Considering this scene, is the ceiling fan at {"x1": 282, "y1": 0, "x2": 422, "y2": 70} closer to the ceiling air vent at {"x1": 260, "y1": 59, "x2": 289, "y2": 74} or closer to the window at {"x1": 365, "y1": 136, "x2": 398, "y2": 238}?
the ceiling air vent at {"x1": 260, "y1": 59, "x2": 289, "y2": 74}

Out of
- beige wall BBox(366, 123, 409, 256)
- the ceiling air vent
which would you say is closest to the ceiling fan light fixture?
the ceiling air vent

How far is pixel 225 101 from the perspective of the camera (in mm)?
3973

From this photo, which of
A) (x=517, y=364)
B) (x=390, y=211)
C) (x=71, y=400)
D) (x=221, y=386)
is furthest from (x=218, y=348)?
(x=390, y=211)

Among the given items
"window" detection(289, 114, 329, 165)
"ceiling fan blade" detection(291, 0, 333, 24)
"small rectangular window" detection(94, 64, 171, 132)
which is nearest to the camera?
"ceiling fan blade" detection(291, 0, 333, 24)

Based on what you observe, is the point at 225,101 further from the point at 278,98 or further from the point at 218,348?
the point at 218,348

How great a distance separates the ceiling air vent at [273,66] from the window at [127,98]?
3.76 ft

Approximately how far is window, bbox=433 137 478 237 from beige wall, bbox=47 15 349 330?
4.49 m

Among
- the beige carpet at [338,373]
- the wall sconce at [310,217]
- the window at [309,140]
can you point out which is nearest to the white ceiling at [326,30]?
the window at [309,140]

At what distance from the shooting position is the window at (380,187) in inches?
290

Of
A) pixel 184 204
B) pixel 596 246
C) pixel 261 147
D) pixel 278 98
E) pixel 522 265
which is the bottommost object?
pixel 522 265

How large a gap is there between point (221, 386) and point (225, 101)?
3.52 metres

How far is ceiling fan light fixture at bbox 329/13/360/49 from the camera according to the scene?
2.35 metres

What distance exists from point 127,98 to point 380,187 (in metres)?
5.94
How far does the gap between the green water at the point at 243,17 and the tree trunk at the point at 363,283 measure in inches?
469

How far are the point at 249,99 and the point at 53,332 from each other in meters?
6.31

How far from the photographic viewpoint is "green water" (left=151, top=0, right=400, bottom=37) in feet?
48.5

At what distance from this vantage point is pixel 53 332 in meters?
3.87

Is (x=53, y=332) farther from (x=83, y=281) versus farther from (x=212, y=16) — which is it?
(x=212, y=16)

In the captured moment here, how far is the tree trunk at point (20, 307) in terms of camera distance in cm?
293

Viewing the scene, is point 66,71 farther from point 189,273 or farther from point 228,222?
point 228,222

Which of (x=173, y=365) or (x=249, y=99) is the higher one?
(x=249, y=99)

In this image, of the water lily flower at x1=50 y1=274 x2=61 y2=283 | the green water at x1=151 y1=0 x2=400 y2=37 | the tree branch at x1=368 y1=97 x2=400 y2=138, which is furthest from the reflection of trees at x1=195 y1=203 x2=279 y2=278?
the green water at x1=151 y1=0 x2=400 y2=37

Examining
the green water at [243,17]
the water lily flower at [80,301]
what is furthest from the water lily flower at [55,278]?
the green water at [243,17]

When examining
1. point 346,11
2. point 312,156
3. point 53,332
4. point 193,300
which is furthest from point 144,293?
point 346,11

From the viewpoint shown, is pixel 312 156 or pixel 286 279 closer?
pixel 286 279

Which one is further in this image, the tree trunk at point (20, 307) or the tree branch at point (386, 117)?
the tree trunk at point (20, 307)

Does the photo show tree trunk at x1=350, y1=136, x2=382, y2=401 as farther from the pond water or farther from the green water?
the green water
########################################
**DO THIS:** Repeat the records exactly, including every line.

**SOLUTION FOR THIS EXERCISE:**
Considering this scene, is the ceiling fan at {"x1": 282, "y1": 0, "x2": 422, "y2": 70} closer to the ceiling air vent at {"x1": 260, "y1": 59, "x2": 289, "y2": 74} or closer to the window at {"x1": 365, "y1": 136, "x2": 398, "y2": 238}?
the ceiling air vent at {"x1": 260, "y1": 59, "x2": 289, "y2": 74}

Out of
- beige wall BBox(366, 123, 409, 256)
- the ceiling air vent
which would you say is closest to the ceiling fan light fixture?
the ceiling air vent

How far is pixel 225 101 from the perspective of the camera (in mm)?
3973

From this photo, which of
A) (x=517, y=364)
B) (x=390, y=211)
C) (x=71, y=400)
D) (x=221, y=386)
is furthest from (x=218, y=348)?
(x=390, y=211)

Among the given items
"window" detection(289, 114, 329, 165)
"ceiling fan blade" detection(291, 0, 333, 24)
"small rectangular window" detection(94, 64, 171, 132)
which is nearest to the camera?
"ceiling fan blade" detection(291, 0, 333, 24)

Based on what you observe, is the point at 225,101 further from the point at 278,98 or further from the point at 218,348?
the point at 218,348

How great a distance separates the ceiling air vent at [273,66] from the window at [127,98]?
3.76 ft

Approximately how far is window, bbox=433 137 478 237 from beige wall, bbox=47 15 349 330?
4.49 m

Among
- the beige carpet at [338,373]
- the wall sconce at [310,217]
- the window at [309,140]
can you point out which is nearest to the white ceiling at [326,30]?
the window at [309,140]

At what distance from the shooting position is the window at (380,187) in inches?
290

Of
A) pixel 184 204
B) pixel 596 246
C) pixel 261 147
D) pixel 278 98
E) pixel 522 265
which is the bottommost object?
pixel 522 265

How large a gap is there between point (221, 386) and point (225, 101)?
3.52 metres

How far is ceiling fan light fixture at bbox 329/13/360/49 from the camera according to the scene?
2.35 metres

What distance exists from point 127,98 to point 380,187 (in metres)?
5.94
How far does the gap between the green water at the point at 243,17 and the tree trunk at the point at 363,283 measure in inches?
469

How far are the point at 249,99 and the point at 53,332 from each other in meters?
6.31

How far from the photographic viewpoint is "green water" (left=151, top=0, right=400, bottom=37) in feet?
48.5

At what distance from this vantage point is pixel 53 332 in meters?
3.87

Is (x=53, y=332) farther from (x=83, y=281) versus farther from (x=212, y=16) — which is it?
(x=212, y=16)

In the captured moment here, how far is the tree trunk at point (20, 307) in terms of camera distance in cm?
293

Viewing the scene, is point 66,71 farther from point 189,273 or farther from point 228,222?
point 228,222

Which of (x=173, y=365) or (x=249, y=99) is the higher one?
(x=249, y=99)

In this image, of the water lily flower at x1=50 y1=274 x2=61 y2=283 | the green water at x1=151 y1=0 x2=400 y2=37 | the tree branch at x1=368 y1=97 x2=400 y2=138, which is furthest from the reflection of trees at x1=195 y1=203 x2=279 y2=278?
the green water at x1=151 y1=0 x2=400 y2=37

Examining
the green water at [243,17]
the water lily flower at [80,301]
what is furthest from the water lily flower at [55,278]?
the green water at [243,17]

When examining
1. point 346,11
2. point 312,156
3. point 53,332
4. point 193,300
which is furthest from point 144,293?
point 346,11

From the viewpoint shown, is pixel 312 156 or pixel 286 279 closer?
pixel 286 279

Which one is further in this image, the tree trunk at point (20, 307) or the tree branch at point (386, 117)?
the tree trunk at point (20, 307)

Does the photo show tree trunk at x1=350, y1=136, x2=382, y2=401 as farther from the pond water or farther from the green water?
the green water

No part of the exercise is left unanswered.